We had such a warm winter and such a cool spring. Remember summer does not start until the summer solstice, June 21st. Spring is more than just the pretty wildflowers. This is the sexiest time of the year, pollen is flying all over the place. New seeds are being pollinated in preparation for the growing season.

I pay a lot of attention to the early ephemerals and it is only when my eyes start to water and the nose to run that I am really aware that they are only the tip of the spring orgy of reproduction.

Walking through the woods the maples are on fire with their red gowns morphing into flying winged seeds, the oaks are more modest in their tan and brown. Giving a more sober thought is the red bud. The show off of the woods now is the dogwood, gleaming through the branches.

A small tree looking more like a wildflower is blooming now. Its blossom resembles a Bloodroot with white petals hanging loosely. It is an early harbinger of spring. John Landers told me its name, Service Berry came from it being used to decorate churches at their spring service. The local pronunciation is Sarvis tree. I looked it up in my tree book and found out it was actually a June Berry, or Shadbush tree. The blossoms will produce small red berries much prized by birds and squirrels. These berries also make a very good pie.

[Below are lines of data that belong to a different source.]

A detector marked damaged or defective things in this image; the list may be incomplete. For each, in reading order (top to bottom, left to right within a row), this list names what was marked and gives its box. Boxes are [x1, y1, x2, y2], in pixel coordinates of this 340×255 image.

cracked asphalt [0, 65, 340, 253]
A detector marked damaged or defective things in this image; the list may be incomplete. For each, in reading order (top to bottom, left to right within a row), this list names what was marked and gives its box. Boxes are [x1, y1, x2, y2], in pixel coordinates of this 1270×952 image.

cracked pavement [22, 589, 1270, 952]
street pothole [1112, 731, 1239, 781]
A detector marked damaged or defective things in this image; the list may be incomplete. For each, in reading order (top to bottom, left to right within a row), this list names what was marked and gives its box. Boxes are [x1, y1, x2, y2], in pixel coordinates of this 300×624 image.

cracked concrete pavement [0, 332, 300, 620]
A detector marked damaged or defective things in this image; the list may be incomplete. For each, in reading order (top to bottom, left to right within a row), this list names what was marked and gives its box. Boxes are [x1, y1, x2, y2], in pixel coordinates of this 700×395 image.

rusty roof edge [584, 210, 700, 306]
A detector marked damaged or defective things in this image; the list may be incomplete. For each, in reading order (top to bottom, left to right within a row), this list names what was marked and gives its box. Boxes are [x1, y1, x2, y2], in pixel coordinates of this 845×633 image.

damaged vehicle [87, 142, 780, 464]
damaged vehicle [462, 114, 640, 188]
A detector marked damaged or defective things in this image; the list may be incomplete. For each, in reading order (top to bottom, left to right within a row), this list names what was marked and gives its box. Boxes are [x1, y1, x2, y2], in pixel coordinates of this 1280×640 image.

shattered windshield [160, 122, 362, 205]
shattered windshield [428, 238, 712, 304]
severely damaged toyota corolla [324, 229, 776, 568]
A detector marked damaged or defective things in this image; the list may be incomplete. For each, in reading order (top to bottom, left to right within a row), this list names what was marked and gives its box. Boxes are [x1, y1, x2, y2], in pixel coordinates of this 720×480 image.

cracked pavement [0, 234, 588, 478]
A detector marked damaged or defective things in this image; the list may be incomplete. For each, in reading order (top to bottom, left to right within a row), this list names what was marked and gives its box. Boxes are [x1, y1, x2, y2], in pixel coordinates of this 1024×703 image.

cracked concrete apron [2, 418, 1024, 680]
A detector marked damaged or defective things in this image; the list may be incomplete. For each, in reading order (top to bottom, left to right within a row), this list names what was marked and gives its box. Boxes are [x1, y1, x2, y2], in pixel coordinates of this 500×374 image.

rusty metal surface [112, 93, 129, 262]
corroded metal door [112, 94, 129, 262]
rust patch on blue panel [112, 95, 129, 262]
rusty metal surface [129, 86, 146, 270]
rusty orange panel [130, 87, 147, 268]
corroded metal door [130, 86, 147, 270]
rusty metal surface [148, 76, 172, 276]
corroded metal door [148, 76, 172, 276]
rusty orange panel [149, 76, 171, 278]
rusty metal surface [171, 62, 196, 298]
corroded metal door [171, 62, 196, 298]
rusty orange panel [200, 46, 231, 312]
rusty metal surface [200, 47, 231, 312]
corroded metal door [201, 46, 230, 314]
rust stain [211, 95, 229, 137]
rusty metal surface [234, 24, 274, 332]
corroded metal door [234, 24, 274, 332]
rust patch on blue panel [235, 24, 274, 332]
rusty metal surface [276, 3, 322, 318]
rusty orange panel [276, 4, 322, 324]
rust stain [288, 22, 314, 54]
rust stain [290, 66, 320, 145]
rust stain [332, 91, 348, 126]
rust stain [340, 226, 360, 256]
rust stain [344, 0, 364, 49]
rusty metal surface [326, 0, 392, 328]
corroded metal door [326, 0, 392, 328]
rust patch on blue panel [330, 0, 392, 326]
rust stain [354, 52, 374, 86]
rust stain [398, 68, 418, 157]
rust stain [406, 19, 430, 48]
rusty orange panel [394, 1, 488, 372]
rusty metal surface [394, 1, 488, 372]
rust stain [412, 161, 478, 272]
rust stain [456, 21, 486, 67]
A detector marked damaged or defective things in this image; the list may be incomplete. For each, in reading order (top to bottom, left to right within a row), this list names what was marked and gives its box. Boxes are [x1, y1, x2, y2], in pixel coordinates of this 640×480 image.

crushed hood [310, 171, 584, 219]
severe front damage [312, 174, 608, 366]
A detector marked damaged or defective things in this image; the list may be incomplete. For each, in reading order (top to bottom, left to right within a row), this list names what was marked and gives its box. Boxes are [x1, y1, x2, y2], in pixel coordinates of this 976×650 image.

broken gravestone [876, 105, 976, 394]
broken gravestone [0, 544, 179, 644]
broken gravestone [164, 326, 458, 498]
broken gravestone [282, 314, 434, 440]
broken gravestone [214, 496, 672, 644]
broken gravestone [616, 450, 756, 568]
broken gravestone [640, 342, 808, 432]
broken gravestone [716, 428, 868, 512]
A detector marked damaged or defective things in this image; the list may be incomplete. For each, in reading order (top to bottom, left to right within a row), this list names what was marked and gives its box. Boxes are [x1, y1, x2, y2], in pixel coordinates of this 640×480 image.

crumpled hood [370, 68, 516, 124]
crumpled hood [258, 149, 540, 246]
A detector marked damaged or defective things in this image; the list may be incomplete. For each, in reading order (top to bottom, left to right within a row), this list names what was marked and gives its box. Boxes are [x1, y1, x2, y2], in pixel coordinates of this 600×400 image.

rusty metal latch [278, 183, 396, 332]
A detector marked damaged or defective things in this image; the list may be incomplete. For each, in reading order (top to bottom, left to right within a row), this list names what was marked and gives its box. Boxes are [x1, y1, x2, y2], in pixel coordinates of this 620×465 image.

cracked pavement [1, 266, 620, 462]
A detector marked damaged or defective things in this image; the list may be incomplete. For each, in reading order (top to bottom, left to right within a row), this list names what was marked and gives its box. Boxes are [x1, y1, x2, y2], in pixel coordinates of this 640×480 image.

Most trees, have both male and female flowers, making pollination almost automatic. All an insect has to do is walk across the flower. The wind will also do the job. Others, like the persimmon, have separate sexes. The male persimmon tree sports a neat bouquet of blooms hanging off the ends of the branches while the female tree has her fertile blooms tucked tightly along her limbs.

Where do all those butterflies and bees come from? The spring orgy of blooms and blossom must have a cast of insects to consummate the rites of spring. Along with the butterflies, an army of flies, bees and beetles’ alarm clocks go off and they struggle out of their winter hidey holes and go to work. The time is short and every effort must be made to insure pollination of this years seed crop. The pollinators, in turn, will visit many different flowers. Some as many as twenty or thirty. Each bee or bug will choose a favorite flower and become an expert in getting in and out.

The spring is so important to nature that she unleashes an over abundance of insects. One plant may be pollinated by as many as twenty different insects. Our contemporary trees and flowers could not have evolved without the insects and the insects could not survive without the nourishment of the flowers. Do the bees realize that they are doing the flowers a favor by robbing them of their nectar?

Do we realize the importance of these pesky critters buzzing around us on some of our first nice days. We depend on them for flower and food crops too and if they some times interfere with our cash crops we need to be careful in our zeal to produce more corn that we do not loose the process in the bargain. The Orchard keepers next to the cornfield found out that too much poison also depleted their bees which pollinated their fruit.